Published online 2003 February 15. doi: 10.1051/medsci/2003192132.

Ève

Gérard Friedlander, Rédacteur en chef*

Inserm U.426 et Département de physiologie, UFR de Médecine Xavier Bichat, BP 416, 16, rue Henri Huchard, 75870 Paris Cedex 18, France
Corresponding author.

MeSH keywords: Éthique médicale, Fécondation in vitro, Génétique, Humanisme, Humains, Politique

 

Iahvé Elohim fait tomber une torpeur sur le glébeux. Il sommeille. Il prend une de ses côtes et ferme la chair dessous. Elohim bâtit la côte, qu’il avait prise du glébeux, en femme. Il la fait venir vers le glébeux. Le glébeux dit: « Celle-ci, cette fois, c’est l’os de mes os, la chair de ma chair, à celle-ci il sera crié femme - Isha -: oui, de l’homme – Ish – celle-ci est prise. »

Genèse II, 21-23

Le glébeux crie le nom de sa femme: Hava – Vivante. Oui, elle est la mère de tout vivant.

Genèse III, 20 La Bible. Traduction André Chouraqui. Éditions Desclée de Brouwer, 1985

Sois sans peur, Macbeth. Aucun homme, né d’une femme, n’aura de pouvoir sur toi.

William Shakespeare. Macbeth Acte V, Scène III Traduction Jean-Michel Déprats. La Pléiade, Éditions Gallimard, 2002

A comme Amandine, B comme bébé (-éprouvette), C comme clonage, D comme Dolly, et E Comme Ève. Le F… comme fécondation n’est pas ici de mise.

Amandine, premier enfant né en France grâce à la fécondation in vitro, a 20 ans. Six ans nous séparent de la naissance de Dolly, première brebis clonée. Si la naissance du premier être humain cloné est avérée, il n’aura fallu que deux décennies pour passer de l’émerveillement de l’aide médicale à la procréation, des premières fivettes, à la négation même de la fécondation par l’introduction de la parthénogenèse comme mode de reproduction de l’espèce humaine.

La question n’est plus de savoir aujourd’hui si cela est fait, si cela est sûr. Les preuves seront apportées ou ne le seront pas, cette fois-ci en tous cas. La faisabilité du clonage d’êtres humains sera une réalité demain, ou après-demain. La technique le permet, le fantasme de reproduire à l’identique un individu qui sera le jumeau de son « père » ou de sa « mère », fantasme vieux comme le monde, qui a abondamment nourri la littérature, peut devenir réalité. Il peut prendre corps. Spectaculaire dissociation (une de plus…) entre un bond en avant technologique et un aveuglement éthique.

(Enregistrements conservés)
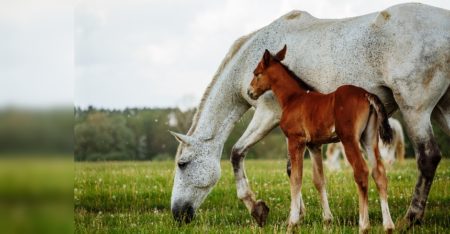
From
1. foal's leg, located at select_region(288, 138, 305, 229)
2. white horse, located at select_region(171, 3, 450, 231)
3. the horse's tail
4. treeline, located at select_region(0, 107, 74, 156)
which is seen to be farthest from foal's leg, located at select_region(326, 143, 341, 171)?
treeline, located at select_region(0, 107, 74, 156)

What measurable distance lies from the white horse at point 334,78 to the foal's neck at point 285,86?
1.84 feet

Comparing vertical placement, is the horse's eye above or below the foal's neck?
below

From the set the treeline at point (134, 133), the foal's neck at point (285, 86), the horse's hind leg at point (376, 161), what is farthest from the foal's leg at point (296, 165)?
the treeline at point (134, 133)

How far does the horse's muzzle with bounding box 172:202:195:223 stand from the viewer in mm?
6074

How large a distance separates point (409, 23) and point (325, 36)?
851 mm

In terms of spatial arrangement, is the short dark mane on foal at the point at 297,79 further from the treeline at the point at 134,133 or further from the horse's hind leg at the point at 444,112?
the treeline at the point at 134,133

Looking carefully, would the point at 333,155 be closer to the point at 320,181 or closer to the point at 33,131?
the point at 320,181

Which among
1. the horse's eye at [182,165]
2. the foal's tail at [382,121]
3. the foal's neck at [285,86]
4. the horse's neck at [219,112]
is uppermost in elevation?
the foal's neck at [285,86]

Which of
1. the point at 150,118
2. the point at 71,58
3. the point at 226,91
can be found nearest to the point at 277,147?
the point at 150,118

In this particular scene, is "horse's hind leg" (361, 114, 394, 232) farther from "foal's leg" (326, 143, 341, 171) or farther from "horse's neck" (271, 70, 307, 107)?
"foal's leg" (326, 143, 341, 171)

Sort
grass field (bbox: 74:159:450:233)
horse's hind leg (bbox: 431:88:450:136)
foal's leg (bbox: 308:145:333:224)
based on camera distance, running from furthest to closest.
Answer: horse's hind leg (bbox: 431:88:450:136) → foal's leg (bbox: 308:145:333:224) → grass field (bbox: 74:159:450:233)

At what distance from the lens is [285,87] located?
5.14 metres

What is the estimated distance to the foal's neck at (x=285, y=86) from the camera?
16.7 ft

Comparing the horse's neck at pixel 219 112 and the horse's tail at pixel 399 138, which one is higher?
the horse's neck at pixel 219 112
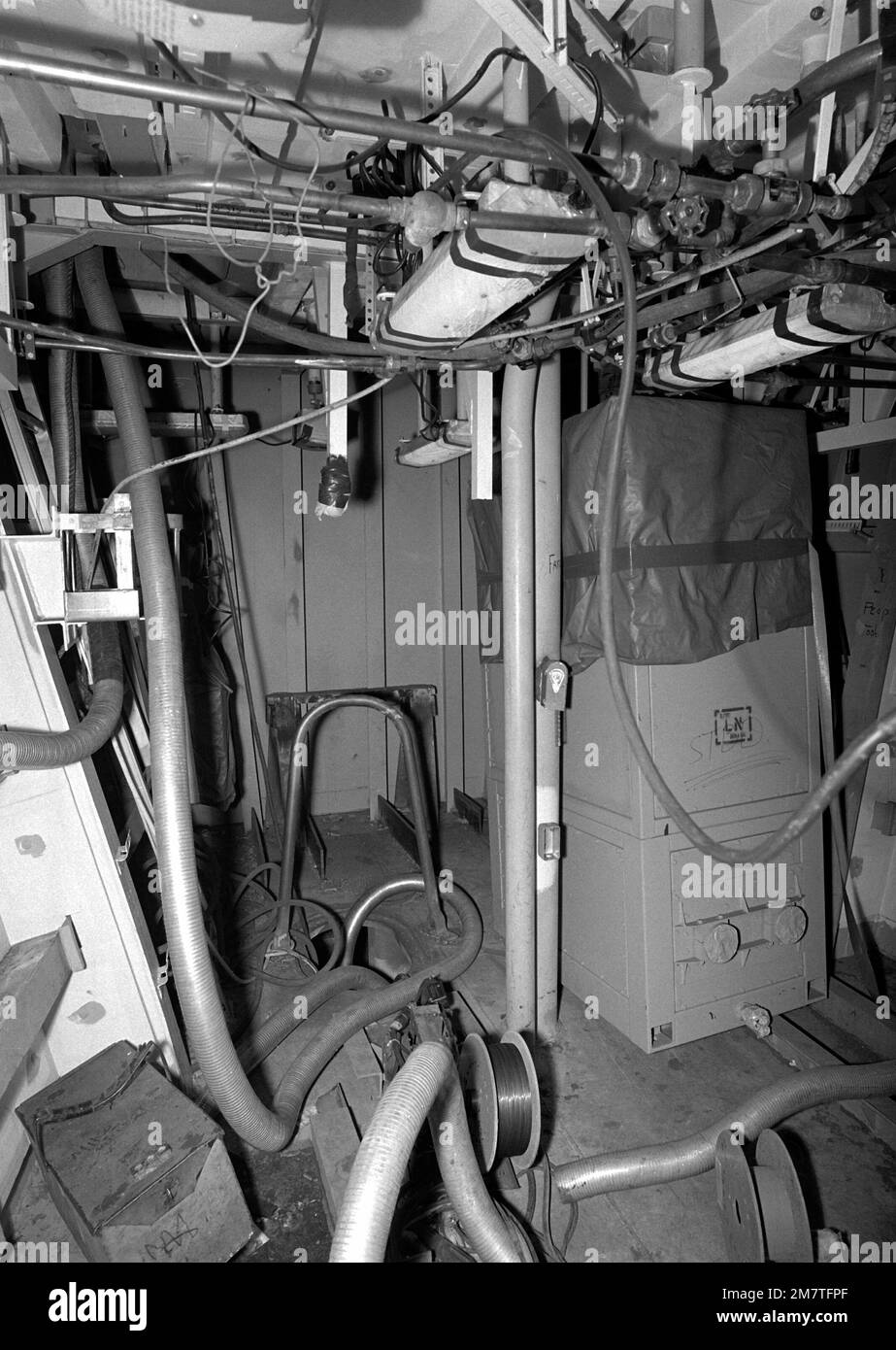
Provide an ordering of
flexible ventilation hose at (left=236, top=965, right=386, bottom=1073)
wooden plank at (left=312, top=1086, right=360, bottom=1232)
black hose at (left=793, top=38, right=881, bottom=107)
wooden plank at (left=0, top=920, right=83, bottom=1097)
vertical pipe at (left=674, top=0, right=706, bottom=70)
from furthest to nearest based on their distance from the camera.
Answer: flexible ventilation hose at (left=236, top=965, right=386, bottom=1073) → wooden plank at (left=312, top=1086, right=360, bottom=1232) → wooden plank at (left=0, top=920, right=83, bottom=1097) → vertical pipe at (left=674, top=0, right=706, bottom=70) → black hose at (left=793, top=38, right=881, bottom=107)

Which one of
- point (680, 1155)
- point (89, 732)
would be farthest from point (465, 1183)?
point (89, 732)

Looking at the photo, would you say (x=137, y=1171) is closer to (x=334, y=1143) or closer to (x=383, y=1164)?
(x=334, y=1143)

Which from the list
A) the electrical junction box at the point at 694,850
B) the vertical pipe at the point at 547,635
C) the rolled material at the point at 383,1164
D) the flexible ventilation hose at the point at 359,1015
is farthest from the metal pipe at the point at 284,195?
the flexible ventilation hose at the point at 359,1015

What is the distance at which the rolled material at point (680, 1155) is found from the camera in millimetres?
1867

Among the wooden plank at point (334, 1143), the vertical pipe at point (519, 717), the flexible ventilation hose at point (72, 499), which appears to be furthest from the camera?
the vertical pipe at point (519, 717)

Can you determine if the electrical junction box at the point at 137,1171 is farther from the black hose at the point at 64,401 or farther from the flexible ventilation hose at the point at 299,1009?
the black hose at the point at 64,401

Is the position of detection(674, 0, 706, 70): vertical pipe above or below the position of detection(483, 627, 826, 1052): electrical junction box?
above

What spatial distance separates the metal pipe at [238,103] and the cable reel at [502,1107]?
1.82 metres

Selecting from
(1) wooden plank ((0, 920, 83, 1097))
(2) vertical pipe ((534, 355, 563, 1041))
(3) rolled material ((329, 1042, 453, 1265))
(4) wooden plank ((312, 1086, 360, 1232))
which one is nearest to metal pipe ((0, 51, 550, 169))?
(2) vertical pipe ((534, 355, 563, 1041))

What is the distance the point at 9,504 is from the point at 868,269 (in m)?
2.27

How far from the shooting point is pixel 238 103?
1.09m

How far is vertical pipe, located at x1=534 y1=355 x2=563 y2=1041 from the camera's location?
7.68ft

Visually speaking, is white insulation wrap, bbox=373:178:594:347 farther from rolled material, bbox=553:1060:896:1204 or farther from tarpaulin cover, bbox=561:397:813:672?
rolled material, bbox=553:1060:896:1204

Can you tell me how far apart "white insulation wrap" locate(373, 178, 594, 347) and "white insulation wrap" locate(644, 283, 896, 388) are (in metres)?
0.60
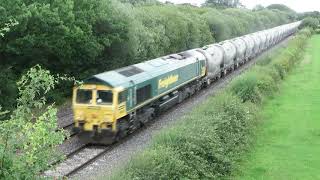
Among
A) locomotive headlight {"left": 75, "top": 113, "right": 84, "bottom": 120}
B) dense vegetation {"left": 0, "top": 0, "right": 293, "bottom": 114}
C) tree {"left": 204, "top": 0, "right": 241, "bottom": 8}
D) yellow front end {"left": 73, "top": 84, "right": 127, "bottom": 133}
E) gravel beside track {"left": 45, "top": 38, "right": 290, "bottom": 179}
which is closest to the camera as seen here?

### Le problème:
Poursuivez, s'il vous plaît, le texte sur le clonage humain à partir de sa dernière phrase.

### Zone de réponse:
La perpétuation de l’espèce est fondée sur la fécondation qui implique le brassage des génomes et ladiversité. Dans le clonage reproductif, les cartes ne sont plus battues. Que les chromosomes restent de taille inchangée ou que les télomères raccourcissent, que le vieillissement de ces clones soit accéléré, ralenti ou inchangé, que le clonage donne naissance à de jeunes vieillards ou qu’il soit la clé de l’éternelle jeunesse, là n’est pas la question. Aucun refuge scientifique ou technique ne permet de se mettre à l’abri de l’interrogation sur la finalité de ce virage.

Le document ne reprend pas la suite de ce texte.